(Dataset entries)

........

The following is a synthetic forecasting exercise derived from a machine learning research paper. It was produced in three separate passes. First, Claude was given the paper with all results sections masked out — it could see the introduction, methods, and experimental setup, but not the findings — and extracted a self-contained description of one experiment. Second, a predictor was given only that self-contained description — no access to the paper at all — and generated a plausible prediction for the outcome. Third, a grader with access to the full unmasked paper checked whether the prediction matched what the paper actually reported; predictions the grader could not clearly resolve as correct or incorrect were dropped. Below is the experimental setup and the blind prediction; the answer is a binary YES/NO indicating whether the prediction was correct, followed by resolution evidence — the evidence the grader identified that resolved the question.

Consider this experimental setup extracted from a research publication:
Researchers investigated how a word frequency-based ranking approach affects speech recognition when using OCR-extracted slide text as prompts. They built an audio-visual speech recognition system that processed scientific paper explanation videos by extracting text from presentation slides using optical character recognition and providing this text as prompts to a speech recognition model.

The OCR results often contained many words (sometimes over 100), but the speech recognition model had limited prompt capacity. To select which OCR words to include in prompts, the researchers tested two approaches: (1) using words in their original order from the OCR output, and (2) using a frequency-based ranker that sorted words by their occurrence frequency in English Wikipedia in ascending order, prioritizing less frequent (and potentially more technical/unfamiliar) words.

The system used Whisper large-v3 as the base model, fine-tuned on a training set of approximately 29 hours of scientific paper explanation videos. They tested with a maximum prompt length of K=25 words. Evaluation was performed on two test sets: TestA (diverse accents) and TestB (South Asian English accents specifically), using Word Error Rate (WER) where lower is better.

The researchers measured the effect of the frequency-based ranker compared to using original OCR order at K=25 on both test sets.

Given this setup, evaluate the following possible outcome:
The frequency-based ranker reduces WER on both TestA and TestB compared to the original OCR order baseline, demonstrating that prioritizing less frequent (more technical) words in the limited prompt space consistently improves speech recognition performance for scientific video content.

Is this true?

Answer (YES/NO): NO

........

(TASK OBJECTIVE): This exercise calls for every record to be restated word for word.

(RESPONSE TO THE EXERCISE):
The following is a synthetic forecasting exercise derived from a machine learning research paper. It was produced in three separate passes. First, Claude was given the paper with all results sections masked out — it could see the introduction, methods, and experimental setup, but not the findings — and extracted a self-contained description of one experiment. Second, a predictor was given only that self-contained description — no access to the paper at all — and generated a plausible prediction for the outcome. Third, a grader with access to the full unmasked paper checked whether the prediction matched what the paper actually reported; predictions the grader could not clearly resolve as correct or incorrect were dropped. Below is the experimental setup and the blind prediction; the answer is a binary YES/NO indicating whether the prediction was correct, followed by resolution evidence — the evidence the grader identified that resolved the question.

Consider this experimental setup extracted from a research publication:
Researchers investigated how a word frequency-based ranking approach affects speech recognition when using OCR-extracted slide text as prompts. They built an audio-visual speech recognition system that processed scientific paper explanation videos by extracting text from presentation slides using optical character recognition and providing this text as prompts to a speech recognition model.

The OCR results often contained many words (sometimes over 100), but the speech recognition model had limited prompt capacity. To select which OCR words to include in prompts, the researchers tested two approaches: (1) using words in their original order from the OCR output, and (2) using a frequency-based ranker that sorted words by their occurrence frequency in English Wikipedia in ascending order, prioritizing less frequent (and potentially more technical/unfamiliar) words.

The system used Whisper large-v3 as the base model, fine-tuned on a training set of approximately 29 hours of scientific paper explanation videos. They tested with a maximum prompt length of K=25 words. Evaluation was performed on two test sets: TestA (diverse accents) and TestB (South Asian English accents specifically), using Word Error Rate (WER) where lower is better.

The researchers measured the effect of the frequency-based ranker compared to using original OCR order at K=25 on both test sets.

Given this setup, evaluate the following possible outcome:
The frequency-based ranker reduces WER on both TestA and TestB compared to the original OCR order baseline, demonstrating that prioritizing less frequent (more technical) words in the limited prompt space consistently improves speech recognition performance for scientific video content.

Is this true?

Answer (YES/NO): NO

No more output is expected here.